AM-69 Georges Payre
The AM-69 Georges Payre, also known as the Arts & Métiers AM-69 and the ENAM-69/70, was a conventionally laid out low wing monoplane designed and built by French students in the early 1970s. It was intended as a trainer, seating two in tandem.
Design and development
Design of the AM-69 began in 1969 as the name suggests, when a group of twelve students of the school started from the incomplete design of the Gaucher TRG-662, a tandem seat light aircraft. The AM machine was to be a two-seat training aircraft and the design work occupied the students for some 3,000 hours. Its construction, undertaken by another group of ten students took 4,000 hours, with the AM-69 flying on 6 May 1973. It was named after one of their lecturers.The prototype AM-69 was an all-wood, low wing cantilever monoplane. Its wings, skinned with birch plywood had a modified Mureau 234 section with a maximum thickness-to-chord ratio of 13.2%, notable for the large area of both upper and lower surfaces which were flat. There was dihedral over the whole wing and a full-span combination of inboard flaps and ailerons.
The Georges Payre was powered by a 67 kW Continental C90 air-cooled flat four engine in the nose of its rectangular section, round decked fuselage. Fuel tanks were in the wings. The occupants sat in tandem under a long, framed canopy with individual, starboard-hinged sections for access. Solo control was from the forward seat, over the wing. The conventional cantilever tail had swept, straight-edged vertical surfaces, with a rudder that extended to the keel and horizontal surfaces mounted at mid-fuselage height forward of the rudder hinge.
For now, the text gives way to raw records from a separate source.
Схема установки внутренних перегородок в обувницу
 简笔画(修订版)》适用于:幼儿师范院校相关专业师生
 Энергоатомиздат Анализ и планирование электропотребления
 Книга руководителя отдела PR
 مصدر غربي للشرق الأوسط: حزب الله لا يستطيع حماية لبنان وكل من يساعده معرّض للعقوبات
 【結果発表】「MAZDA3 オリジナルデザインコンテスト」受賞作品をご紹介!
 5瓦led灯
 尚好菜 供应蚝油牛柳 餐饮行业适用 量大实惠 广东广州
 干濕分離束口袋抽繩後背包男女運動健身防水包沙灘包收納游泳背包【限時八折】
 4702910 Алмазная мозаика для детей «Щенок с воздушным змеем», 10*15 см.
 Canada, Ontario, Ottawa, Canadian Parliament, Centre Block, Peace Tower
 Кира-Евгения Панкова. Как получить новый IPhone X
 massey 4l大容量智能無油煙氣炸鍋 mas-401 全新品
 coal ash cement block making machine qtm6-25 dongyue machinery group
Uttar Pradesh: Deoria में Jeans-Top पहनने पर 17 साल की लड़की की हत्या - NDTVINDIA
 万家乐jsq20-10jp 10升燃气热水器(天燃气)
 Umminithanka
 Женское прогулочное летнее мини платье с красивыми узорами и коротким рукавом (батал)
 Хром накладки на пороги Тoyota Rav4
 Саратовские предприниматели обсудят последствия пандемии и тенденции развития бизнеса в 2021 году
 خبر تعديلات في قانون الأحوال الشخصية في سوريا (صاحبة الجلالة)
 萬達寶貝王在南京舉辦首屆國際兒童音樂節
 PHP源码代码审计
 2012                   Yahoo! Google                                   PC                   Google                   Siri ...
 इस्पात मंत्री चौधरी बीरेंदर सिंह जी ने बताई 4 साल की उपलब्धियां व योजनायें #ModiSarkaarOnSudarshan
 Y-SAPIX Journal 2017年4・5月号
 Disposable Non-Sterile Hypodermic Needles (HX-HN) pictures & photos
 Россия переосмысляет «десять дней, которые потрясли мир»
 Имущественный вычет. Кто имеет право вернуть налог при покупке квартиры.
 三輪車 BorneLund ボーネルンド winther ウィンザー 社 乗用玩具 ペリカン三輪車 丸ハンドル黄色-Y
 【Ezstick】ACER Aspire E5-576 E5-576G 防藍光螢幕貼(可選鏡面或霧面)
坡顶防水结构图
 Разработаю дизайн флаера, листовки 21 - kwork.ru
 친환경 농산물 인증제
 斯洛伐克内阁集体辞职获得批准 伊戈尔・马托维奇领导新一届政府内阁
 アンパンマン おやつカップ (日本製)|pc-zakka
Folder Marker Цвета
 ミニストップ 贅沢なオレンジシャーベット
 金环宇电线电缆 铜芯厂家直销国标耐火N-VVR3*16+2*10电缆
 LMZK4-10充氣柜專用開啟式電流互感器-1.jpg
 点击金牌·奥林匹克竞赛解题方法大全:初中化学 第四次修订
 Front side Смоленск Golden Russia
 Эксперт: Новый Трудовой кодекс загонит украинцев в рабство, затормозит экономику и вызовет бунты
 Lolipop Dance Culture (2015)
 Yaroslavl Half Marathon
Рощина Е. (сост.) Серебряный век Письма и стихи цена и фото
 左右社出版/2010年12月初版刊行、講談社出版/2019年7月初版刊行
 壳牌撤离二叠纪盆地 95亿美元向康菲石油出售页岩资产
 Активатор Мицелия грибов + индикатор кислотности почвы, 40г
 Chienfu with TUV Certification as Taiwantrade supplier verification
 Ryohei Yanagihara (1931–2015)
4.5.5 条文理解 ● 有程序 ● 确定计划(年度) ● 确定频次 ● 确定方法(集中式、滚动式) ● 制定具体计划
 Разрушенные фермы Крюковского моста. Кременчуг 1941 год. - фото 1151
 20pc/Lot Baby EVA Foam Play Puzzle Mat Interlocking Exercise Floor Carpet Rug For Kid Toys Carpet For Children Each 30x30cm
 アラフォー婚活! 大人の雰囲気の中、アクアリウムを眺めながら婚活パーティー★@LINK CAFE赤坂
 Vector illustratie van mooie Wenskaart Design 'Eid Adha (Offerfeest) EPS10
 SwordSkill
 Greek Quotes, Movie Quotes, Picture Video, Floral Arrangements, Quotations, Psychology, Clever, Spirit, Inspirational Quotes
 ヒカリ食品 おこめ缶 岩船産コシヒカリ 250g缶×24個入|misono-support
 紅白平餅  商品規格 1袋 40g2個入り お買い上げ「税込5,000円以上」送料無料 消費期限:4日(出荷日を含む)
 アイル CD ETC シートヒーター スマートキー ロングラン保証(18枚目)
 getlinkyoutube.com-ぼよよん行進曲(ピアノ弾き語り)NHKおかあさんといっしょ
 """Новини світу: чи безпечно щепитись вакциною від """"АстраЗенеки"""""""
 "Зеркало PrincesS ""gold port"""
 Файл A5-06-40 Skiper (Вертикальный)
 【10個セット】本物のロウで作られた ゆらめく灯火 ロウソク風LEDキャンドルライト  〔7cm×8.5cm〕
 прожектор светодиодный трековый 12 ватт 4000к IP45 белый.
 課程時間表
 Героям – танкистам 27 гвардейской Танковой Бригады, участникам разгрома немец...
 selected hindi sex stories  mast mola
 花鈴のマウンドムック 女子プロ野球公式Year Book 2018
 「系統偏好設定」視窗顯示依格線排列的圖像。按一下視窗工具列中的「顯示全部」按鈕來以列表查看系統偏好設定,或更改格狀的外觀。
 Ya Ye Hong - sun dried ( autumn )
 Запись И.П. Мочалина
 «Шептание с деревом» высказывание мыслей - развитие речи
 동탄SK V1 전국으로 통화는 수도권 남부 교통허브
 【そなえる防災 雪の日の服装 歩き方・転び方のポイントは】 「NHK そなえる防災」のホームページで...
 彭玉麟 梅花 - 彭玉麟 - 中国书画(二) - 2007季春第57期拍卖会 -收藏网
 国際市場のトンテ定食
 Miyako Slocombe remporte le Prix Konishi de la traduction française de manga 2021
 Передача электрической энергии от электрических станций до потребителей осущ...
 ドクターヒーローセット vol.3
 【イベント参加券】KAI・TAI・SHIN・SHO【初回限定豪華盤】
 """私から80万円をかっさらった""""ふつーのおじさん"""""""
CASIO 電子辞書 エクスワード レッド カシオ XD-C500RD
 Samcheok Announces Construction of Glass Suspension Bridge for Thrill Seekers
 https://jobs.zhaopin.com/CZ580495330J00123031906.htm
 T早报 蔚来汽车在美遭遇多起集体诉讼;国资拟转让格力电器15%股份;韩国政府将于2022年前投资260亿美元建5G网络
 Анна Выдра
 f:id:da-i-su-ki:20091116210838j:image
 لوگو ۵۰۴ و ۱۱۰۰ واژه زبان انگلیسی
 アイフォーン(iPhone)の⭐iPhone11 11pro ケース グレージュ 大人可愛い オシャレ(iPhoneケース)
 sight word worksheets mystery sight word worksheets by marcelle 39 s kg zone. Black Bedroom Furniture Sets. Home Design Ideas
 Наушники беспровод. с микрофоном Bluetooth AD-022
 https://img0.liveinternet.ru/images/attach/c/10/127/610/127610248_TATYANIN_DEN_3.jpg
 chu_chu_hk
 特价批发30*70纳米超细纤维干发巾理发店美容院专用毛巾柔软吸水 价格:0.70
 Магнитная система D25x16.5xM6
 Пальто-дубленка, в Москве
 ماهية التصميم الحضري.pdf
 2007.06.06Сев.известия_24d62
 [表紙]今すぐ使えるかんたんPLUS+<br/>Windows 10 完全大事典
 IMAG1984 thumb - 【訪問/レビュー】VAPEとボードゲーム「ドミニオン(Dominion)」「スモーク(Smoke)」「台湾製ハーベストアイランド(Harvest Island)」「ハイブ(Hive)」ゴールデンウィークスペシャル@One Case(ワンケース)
The control surfaces were horn balanced and there was a large trim tab on the port elevator.
The AM-69's fixed, conventional undercarriage borrowed heavily from other designs. The main legs and wheels, mounted onto the front wing spar, were from a Robin DR.220 and the tailwheel was a modified Stampe SV.4 component.
The ENAM students began the design of an all-metal version, with larger tail surfaces and revised canopy and engine cowling, intending it to be homebuilt from plans but nothing seems to have come of this.